Unlike today when an issue-free pit stop is in the 10-second range, a four-tire stop in the 1980s normally took between 18 and 20 seconds. The all-female crew could complete a pit stop in the 20-second range. Cathy described winning Bill’s first ARCA championship with the all-female pit crew in 1987 as her “ultimate goal with the girls.”

“We worked so hard for that, and so many obstacles we overcame,” Cathy said. “We all had burns and scars. I can’t tell you how many times I burnt my arms with hot tires.”

In that decade, the dirt tracks that hosted ARCA didn’t have a pit road. Pit stops during a race occurred on the track. At a race in Du Quoin, Ill., Bill’s car suffered a flat tire. He wanted Cathy to change it because she was the fastest. When Cathy went to change the tire what she found briefly caught her off guard. The tire was full of mud.

“I had to literally wrap my arms around it to get it off,” Cathy recalled. “Meanwhile, mud and dirt went everywhere. I changed the tire and … before I crawled over that wall, I looked at my sister and I said, ‘You watch as they’re coming out of turn four if anyone starts heading toward me, pull me up. Don’t let me get crushed between the car and the wall. Just pull me up, please!’ I was never so petrified to change a tire as I was that day.”

In one race at Springfield, Mo., they were the only crew not to lose a lap during their stops on a day when it was so “ungodly hot” that the tires were melting.

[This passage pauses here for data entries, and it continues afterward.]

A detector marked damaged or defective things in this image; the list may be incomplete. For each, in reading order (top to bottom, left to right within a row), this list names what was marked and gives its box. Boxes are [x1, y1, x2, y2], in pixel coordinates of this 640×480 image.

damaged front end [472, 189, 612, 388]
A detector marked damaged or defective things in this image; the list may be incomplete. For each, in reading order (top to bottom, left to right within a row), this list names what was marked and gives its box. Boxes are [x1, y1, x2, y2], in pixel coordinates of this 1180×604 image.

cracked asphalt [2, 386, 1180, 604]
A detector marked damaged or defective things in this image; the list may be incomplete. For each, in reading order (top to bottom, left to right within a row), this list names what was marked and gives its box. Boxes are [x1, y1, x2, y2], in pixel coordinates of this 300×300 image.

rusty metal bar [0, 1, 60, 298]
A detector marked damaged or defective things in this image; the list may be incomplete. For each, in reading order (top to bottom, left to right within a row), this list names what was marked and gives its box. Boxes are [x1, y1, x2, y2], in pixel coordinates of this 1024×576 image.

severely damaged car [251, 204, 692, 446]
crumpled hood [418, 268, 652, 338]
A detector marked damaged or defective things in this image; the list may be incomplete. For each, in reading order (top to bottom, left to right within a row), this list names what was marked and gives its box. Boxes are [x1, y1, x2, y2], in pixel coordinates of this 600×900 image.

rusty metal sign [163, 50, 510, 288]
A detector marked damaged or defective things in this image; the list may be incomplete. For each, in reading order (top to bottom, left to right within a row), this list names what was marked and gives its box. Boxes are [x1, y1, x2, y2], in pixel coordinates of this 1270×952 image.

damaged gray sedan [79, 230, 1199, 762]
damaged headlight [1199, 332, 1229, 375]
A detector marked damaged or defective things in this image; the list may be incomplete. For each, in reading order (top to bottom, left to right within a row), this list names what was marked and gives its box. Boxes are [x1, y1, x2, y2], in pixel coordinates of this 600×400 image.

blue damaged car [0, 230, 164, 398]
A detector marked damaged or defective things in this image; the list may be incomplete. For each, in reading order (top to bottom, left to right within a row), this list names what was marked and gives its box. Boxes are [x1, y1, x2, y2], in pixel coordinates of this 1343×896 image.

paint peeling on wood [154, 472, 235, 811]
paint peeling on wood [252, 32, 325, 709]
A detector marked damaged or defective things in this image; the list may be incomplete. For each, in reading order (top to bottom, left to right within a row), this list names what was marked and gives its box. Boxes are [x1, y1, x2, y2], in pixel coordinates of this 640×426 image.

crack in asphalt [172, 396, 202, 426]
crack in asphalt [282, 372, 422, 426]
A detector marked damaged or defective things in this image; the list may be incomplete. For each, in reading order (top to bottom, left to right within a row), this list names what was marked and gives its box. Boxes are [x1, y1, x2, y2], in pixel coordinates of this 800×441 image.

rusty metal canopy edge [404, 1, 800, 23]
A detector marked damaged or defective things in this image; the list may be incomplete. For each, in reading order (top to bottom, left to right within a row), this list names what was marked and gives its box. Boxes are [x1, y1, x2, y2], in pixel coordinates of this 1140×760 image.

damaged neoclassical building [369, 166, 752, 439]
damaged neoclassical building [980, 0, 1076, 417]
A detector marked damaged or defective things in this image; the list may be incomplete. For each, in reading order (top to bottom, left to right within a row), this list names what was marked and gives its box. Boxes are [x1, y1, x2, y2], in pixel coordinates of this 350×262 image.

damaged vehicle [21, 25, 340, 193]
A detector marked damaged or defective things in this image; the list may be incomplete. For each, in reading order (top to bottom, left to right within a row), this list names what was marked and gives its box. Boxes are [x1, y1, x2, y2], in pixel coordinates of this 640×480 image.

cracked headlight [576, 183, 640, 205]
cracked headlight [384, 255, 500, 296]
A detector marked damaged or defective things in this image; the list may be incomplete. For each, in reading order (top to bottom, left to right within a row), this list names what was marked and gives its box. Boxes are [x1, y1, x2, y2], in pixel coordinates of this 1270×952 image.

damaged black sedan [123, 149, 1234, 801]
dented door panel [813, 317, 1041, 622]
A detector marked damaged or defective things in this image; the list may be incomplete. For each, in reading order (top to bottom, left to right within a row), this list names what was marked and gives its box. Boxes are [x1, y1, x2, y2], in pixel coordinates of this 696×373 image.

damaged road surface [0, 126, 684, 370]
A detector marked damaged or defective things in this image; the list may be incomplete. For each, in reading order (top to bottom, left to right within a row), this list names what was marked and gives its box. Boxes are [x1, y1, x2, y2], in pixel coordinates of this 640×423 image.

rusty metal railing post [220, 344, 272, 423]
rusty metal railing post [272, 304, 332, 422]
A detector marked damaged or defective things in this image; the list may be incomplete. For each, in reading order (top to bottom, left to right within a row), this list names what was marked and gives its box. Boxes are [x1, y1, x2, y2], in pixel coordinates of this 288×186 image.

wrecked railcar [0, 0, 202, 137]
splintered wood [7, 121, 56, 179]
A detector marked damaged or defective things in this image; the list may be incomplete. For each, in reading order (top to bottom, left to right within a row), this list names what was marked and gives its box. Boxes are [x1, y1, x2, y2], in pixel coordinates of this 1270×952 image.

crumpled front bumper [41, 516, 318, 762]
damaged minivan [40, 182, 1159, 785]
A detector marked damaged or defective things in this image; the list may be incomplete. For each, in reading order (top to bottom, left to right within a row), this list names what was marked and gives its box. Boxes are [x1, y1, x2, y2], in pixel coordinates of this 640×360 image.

“Both of my arms were completely burned (from the tires),” Cathy said.

a group of people posing for a photo
Members of the Venturini Ultra Blue Crew gathered for a group photo last year at Milwaukee.Austin Miles/Venturini Motorsports

Transportation in those days was a station wagon that Permatex had given the team. Not everyone could leave when the car left for the track because of other responsibilities, including children. They all learned how to drive the cube van that towed the trailer so they could take turns driving it when they were headed to a race. No one drove without a copilot. Initially, they roomed four to a hotel room, but that was later reduced to two. They had a curfew and they had bed check because Cathy’s 15-year-old sister and the sponsor’s daughter who was only a year older were crew members.

Earlier this year NASCAR, which now owns ARCA, honored Venturini Motorsports with its Drive for Diversity Award.

Since the 1980s, Venturini Motorsports has had female and minority employees, either in their race cars or working in their Concord, N.C., shop. When Billy Venturini, who like his father and grandfather once drove a race car, accepted the award for the family he noted he never allowed gender or race to play a role in his hiring or firing of someone; he always took the best person for the job. That’s an attitude Billy learned at age 10, thanks to the Ultra Blue Crew.